It’s easy to jump on board with diet trends, but not every diet is a healthy choice.
Trending Diets: Are They a Safe Choice for a Healthy Heart and Brain?
Last week we talked about some great exercises that offer benefits for heart and brain health. Hopefully, you tried a couple of them out to benefit your ticker!
As we continue celebrating American Heart Month, we wanted to talk a little about some of the hottest diets right now. It’s easy to jump on board with diet trends, but not every diet is a healthy choice for your heart or your brain.
We’re taking a closer look at trending diets and whether they’re a safe choice that will help you improve heart, brain, and overall health.
The Ketogenic Diet
You’ve probably heard of the keto diet. It’s a very strict diet that is moderate in protein, high in fat, and very low in carbs. The goal of the diet is to make your body start using fat for fuel instead of carbs, helping you lose weight.
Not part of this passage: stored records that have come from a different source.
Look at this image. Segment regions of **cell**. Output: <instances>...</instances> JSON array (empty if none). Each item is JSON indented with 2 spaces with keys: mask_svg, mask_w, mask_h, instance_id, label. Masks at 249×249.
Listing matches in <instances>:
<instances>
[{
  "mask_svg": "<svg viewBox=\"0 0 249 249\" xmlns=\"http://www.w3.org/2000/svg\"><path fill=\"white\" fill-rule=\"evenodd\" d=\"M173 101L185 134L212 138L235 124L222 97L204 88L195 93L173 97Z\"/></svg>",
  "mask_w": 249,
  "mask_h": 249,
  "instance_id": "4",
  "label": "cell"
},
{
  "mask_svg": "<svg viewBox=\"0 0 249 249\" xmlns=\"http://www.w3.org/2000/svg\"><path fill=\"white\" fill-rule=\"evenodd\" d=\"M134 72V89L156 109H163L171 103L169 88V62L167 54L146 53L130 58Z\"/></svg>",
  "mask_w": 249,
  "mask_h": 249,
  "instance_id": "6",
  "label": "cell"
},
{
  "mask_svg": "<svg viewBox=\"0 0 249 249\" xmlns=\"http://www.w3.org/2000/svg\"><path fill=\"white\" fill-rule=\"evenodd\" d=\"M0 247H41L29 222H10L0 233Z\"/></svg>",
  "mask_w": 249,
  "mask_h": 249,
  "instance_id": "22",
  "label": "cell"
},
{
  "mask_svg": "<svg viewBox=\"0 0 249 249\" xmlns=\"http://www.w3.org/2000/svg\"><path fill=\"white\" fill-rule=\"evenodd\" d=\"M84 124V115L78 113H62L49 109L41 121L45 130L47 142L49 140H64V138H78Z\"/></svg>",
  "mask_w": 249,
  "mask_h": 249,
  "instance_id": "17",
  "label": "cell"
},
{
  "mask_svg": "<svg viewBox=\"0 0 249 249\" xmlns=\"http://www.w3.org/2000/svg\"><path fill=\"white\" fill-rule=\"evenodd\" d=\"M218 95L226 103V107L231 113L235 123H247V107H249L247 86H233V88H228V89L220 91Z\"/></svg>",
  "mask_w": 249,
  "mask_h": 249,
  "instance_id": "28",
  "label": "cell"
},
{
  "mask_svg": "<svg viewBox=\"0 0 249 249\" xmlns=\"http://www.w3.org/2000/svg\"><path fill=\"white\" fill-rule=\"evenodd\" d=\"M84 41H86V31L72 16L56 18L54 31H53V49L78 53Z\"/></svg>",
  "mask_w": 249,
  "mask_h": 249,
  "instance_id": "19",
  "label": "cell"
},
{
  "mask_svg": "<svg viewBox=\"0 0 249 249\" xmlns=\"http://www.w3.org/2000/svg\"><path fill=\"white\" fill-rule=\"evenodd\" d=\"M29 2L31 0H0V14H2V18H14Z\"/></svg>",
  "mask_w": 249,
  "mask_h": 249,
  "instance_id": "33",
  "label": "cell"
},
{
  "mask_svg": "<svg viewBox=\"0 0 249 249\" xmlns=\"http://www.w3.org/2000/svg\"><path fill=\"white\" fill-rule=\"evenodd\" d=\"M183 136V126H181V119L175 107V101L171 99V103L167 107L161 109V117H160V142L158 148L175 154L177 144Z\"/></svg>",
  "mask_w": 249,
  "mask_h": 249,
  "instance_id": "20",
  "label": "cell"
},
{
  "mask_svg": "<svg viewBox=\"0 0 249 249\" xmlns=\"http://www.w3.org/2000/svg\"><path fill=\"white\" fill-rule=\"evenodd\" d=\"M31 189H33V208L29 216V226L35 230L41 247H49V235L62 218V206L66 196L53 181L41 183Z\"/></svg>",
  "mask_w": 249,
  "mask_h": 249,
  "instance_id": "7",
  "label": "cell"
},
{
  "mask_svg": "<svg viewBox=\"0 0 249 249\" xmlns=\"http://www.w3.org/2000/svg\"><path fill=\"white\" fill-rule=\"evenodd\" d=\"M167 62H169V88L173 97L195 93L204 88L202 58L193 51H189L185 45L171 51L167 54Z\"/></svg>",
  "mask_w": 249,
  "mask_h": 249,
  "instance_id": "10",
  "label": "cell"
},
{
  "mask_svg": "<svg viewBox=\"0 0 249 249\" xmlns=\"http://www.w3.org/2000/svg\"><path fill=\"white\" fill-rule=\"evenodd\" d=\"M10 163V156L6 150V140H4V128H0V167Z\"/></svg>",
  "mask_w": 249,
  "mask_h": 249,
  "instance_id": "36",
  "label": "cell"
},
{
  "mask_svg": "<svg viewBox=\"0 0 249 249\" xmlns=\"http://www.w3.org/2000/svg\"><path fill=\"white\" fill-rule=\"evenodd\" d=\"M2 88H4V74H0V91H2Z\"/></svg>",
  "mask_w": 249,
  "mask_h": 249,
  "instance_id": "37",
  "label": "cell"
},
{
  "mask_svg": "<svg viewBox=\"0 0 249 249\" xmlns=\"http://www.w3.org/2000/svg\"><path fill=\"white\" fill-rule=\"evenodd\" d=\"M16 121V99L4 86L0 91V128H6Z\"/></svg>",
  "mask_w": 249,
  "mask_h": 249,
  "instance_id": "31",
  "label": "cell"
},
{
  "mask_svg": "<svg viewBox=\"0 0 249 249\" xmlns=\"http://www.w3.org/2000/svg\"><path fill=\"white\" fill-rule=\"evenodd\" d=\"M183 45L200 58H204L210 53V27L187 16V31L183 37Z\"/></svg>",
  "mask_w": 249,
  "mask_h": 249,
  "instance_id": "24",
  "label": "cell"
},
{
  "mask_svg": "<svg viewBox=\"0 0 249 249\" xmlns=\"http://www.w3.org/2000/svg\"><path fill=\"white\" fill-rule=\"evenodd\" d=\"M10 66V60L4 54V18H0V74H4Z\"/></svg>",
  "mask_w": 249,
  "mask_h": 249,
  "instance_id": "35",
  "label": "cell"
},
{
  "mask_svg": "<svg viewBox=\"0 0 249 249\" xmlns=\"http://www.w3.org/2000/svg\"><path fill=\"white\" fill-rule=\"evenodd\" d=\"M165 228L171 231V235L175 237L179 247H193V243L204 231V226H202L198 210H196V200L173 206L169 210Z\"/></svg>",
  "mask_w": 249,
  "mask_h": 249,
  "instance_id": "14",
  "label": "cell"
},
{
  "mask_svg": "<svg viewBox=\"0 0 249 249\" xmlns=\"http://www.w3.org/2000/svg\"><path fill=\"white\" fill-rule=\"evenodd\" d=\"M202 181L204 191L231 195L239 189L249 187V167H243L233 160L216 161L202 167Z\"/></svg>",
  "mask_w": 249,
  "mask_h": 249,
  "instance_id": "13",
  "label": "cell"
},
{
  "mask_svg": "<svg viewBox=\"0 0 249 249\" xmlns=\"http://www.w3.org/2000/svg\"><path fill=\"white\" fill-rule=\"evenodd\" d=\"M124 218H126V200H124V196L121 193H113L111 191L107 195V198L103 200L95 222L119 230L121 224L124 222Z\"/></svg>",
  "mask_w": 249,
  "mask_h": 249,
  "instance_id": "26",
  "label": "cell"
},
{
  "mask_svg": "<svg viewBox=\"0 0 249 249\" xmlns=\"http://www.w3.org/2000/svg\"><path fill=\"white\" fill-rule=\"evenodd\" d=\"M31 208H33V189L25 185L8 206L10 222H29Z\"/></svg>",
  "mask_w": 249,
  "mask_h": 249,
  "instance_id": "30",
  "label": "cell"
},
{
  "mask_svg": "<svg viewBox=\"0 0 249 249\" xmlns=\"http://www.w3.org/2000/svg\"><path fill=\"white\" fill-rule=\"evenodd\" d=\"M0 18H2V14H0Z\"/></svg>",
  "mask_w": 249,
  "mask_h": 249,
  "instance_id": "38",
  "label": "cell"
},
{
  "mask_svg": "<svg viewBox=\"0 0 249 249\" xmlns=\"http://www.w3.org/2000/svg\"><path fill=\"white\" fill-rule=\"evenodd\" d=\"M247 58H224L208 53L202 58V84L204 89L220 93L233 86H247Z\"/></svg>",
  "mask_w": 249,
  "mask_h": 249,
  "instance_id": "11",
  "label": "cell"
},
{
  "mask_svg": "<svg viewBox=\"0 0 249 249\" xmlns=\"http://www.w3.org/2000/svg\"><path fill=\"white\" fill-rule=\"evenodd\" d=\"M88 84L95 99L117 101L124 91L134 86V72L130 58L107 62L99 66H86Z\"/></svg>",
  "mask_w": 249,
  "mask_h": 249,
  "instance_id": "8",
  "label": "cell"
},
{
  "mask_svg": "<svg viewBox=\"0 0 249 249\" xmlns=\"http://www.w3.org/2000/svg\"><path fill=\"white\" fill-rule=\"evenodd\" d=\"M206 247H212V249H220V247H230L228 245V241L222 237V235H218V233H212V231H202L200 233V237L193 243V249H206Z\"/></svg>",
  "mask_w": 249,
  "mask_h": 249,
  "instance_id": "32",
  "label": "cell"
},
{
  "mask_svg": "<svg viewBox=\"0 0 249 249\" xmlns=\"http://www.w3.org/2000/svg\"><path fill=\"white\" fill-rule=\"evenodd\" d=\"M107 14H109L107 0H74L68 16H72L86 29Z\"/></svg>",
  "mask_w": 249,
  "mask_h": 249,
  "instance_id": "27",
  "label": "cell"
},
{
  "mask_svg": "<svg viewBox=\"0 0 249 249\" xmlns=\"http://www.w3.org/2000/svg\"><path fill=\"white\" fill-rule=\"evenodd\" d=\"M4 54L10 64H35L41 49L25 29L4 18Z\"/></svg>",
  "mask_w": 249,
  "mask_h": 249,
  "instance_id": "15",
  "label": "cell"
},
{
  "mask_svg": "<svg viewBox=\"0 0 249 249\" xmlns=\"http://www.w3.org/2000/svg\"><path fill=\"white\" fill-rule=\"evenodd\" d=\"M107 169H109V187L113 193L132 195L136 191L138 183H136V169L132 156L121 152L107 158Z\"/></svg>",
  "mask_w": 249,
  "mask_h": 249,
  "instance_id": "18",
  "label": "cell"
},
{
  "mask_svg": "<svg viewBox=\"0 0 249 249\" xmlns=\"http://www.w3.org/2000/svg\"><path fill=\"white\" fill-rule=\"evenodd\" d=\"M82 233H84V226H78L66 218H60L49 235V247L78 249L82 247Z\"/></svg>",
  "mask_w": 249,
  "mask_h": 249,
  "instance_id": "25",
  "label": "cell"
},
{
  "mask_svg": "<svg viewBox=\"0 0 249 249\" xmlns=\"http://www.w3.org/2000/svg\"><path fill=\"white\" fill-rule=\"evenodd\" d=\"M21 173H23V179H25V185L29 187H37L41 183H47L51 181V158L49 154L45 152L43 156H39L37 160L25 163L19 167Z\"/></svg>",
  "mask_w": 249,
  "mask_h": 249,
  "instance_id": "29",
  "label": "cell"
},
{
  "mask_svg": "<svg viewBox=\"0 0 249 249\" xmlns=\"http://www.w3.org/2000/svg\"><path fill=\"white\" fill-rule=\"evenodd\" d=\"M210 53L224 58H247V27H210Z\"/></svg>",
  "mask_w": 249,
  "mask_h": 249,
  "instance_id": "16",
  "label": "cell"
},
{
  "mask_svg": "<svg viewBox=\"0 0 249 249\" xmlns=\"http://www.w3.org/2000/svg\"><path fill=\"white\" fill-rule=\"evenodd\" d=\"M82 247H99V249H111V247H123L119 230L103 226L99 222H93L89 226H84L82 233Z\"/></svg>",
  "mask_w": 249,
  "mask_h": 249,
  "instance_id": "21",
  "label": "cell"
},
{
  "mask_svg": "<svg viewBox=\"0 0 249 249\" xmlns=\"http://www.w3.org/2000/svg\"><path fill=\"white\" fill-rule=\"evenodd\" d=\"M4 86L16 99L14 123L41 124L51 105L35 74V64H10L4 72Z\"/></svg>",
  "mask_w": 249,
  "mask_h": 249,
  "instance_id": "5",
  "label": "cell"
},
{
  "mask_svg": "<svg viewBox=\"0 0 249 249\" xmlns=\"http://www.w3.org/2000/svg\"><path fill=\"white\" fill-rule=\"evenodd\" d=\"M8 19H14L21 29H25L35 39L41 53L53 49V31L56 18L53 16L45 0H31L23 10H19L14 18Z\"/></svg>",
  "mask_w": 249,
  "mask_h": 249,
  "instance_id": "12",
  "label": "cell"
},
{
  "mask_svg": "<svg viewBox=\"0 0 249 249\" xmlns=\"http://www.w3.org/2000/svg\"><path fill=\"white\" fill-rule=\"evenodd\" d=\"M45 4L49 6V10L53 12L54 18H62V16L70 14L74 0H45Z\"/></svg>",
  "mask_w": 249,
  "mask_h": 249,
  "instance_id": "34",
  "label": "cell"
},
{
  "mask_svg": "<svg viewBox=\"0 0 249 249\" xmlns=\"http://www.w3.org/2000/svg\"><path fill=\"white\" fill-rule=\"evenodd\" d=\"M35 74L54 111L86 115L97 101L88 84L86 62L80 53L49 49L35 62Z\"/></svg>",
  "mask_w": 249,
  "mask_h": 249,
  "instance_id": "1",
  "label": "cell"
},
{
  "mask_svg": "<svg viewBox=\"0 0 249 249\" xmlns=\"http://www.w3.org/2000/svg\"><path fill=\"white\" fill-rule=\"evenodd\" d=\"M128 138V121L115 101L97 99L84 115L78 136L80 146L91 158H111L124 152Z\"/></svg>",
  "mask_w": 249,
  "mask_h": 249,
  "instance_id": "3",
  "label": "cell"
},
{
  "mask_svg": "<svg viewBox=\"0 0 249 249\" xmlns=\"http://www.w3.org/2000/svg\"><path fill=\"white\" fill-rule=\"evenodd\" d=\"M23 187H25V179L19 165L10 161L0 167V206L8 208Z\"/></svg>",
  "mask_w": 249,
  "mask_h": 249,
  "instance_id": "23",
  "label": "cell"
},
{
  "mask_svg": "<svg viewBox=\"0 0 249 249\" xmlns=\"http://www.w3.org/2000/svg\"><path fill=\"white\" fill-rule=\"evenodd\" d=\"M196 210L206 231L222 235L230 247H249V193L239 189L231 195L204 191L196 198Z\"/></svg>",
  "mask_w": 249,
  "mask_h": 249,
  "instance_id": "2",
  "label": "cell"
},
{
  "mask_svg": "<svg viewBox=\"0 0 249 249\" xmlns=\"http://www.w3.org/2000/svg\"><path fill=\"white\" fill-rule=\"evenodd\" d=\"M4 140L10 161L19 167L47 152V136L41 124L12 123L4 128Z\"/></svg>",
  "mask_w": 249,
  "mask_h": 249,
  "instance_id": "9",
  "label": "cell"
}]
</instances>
Some new studies suggest that the diet may have brain health benefits, reducing cognitive decline and age-related brain problems. However, it may not be the best choice for your heart because of the high fat content. Talk to a doctor before you give it a try – it’s not a safe choice for everyone.
The Whole 30 Diet
The Whole 30 diet involves eating whole, fresh foods. It allows eggs, fish, and meat in moderation, encourages lots of vegetables, and requires that you limit fruit and eliminate added sugars, grains, dairy, legumes, and junk food for 30 days.
Eating whole fresh foods is a plus for this diet. It’s great for your heart, brain, and your entire body. However, the diet completely eliminates whole grains, and whole grains are proven to have benefits for your heart health.
The Mediterranean diet is rich in fish, vegetables, fruits, olive oil, legumes, and even allows some red wine. Study after study backs up the health benefits of this diet, which is why it’s become a popular diet recommended by doctors.
Research has found that the Mediterranean diet is associated with a lower risk of death from heart problems. It’s even been shown to lower age-related mental decline. A recent study from Columbia University also suggested that it could delay brain shrinkage as you age. Overall, research proves that this diet is a winner for heart health, brain health, and overall health.
Remember, not every trending diet is a good choice for your heart health. Research your options and talk to your doctor. Then choose a diet that will help you lose weight while offering heart, brain, and overall health benefits.